One City Tours, rue du Vieux-Marché-Aux-Vins, qui loue des gyropodes et des vélos a vu son chiffre d’affaires baisser de 95% pendant le confinement. L’entreprise proposait également des réparations de vélos aux entreprises, elle a étendu son activité aux particuliers depuis la mise en place de « Coup de pouce vélo. » .
La boutique propose des forfaits qui ne dépassent pas les 50€ hors taxes. Par exemple, pour une réparation et une révision complète du vélo, le montant est de 48€ hors taxes. La réparation d’un pneu atteint 25€ hors taxe sur la pièce et la main d’oeuvre.
Au magasin, le gérant Yves Ackermann relativise :
« Il y a des problèmes liés à la mise en route du dispositif. Les personnes à l’origine du projet ont eu peu de temps entre l’annonce et la mise en place, mais je pense que c’est une bonne initiative. Ce serait bien si on pouvait interagir avec une personne physique. Quand on s’interroge sur le fonctionnement de l’application, on n’a personne vers qui se tourner. »

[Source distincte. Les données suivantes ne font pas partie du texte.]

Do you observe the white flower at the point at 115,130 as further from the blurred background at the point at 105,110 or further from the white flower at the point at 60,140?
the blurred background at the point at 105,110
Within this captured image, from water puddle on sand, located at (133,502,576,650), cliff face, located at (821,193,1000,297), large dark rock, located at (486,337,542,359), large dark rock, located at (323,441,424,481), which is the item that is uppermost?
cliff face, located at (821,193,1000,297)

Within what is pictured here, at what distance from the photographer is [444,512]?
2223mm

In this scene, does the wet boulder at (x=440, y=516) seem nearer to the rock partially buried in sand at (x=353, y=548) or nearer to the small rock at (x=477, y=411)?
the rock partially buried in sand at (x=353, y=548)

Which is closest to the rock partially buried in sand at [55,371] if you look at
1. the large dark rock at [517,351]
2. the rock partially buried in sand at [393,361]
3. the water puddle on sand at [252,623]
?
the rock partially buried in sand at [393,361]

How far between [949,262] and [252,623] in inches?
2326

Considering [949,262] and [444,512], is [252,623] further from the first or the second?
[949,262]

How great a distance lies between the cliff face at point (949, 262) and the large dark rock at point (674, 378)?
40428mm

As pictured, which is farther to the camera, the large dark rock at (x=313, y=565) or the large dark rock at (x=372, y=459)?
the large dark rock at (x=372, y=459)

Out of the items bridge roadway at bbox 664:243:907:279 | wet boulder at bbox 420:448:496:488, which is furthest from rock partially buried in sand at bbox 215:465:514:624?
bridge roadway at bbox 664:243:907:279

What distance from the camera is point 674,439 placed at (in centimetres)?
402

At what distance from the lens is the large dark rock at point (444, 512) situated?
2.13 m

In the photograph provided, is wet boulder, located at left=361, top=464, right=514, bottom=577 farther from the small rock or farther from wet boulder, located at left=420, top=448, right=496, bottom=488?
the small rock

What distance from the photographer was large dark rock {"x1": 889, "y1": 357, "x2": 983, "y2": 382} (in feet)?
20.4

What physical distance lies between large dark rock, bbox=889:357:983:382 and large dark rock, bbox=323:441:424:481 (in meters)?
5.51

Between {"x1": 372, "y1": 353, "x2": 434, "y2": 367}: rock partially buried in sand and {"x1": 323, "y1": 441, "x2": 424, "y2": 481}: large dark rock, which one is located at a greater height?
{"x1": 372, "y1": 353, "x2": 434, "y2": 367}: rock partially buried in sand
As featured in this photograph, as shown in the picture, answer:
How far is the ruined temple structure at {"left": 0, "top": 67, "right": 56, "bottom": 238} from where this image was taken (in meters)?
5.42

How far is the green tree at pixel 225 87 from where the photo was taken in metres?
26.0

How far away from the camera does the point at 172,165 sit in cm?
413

Yves Ackermann, One City Tours
Le compteur de cyclistes installé devant la Cité de la musique et de la danse a enregistré plus de 15 000 passages du lundi 4 au dimanche 10 mai avant le déconfinement et près de 36 000 la semaine du 18 au 24 mai. Cependant, la Ville de Strasbourg n’a augmenté sa surface cyclable que de 2,2 km.